WHAT TO DO
Could you restate every entry word for word, leaving the pictures out?

= = = = = = =

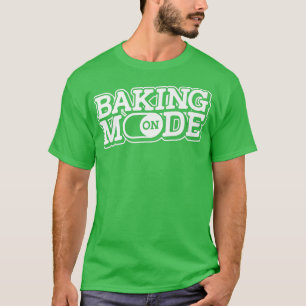 Baking Mode On Muffins Cookie Cupcakes Bakery Bak T-Shirt
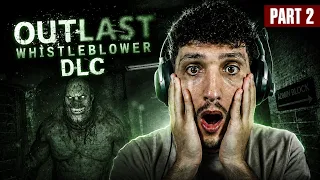 I SHOULD NOT HAVE PLAYED THIS GAME… 😨 | OUTLAST: WHISTLEBLOWER DLC – PART 2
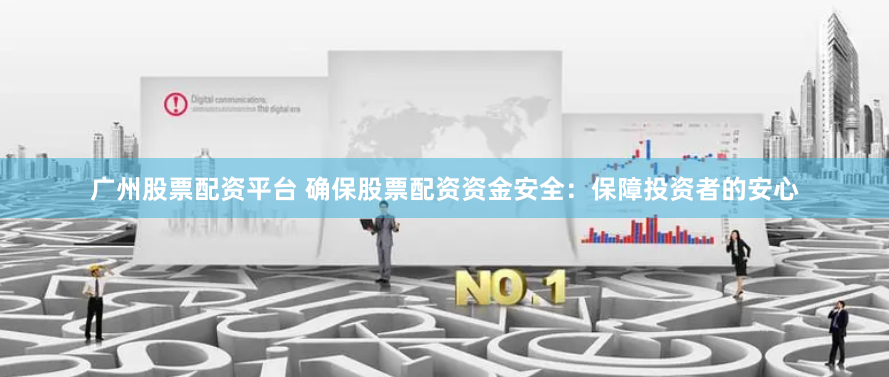 广州股票配资平台 确保股票配资资金安全：保障投资者的安心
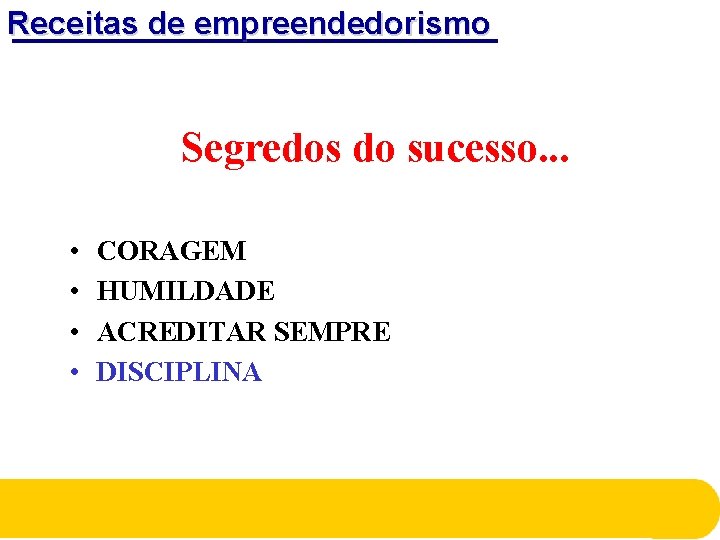 Receitas de empreendedorismo Segredos do sucesso. . . • • CORAGEM HUMILDADE ACREDITAR SEMPRE Receitas de empreendedorismo Segredos do sucesso. . . • • CORAGEM HUMILDADE ACREDITAR SEMPRE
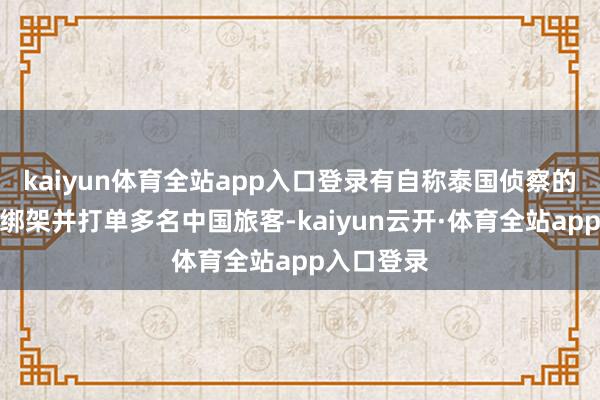 kaiyun体育全站app入口登录有自称泰国侦察的东说念主绑架并打单多名中国旅客-kaiyun云开·体育全站app入口登录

= = = = = = =

OUTPUT OF THE TASK
 Baking Mode On Muffins Cookie Cupcakes Bakery Bak T-Shirt
 I SHOULD NOT HAVE PLAYED THIS GAME… 😨 | OUTLAST: WHISTLEBLOWER DLC – PART 2
 广州股票配资平台 确保股票配资资金安全：保障投资者的安心
 Receitas de empreendedorismo Segredos do sucesso. . . • • CORAGEM HUMILDADE ACREDITAR SEMPRE Receitas de empreendedorismo Segredos do sucesso. . . • • CORAGEM HUMILDADE ACREDITAR SEMPRE
 kaiyun体育全站app入口登录有自称泰国侦察的东说念主绑架并打单多名中国旅客-kaiyun云开·体育全站app入口登录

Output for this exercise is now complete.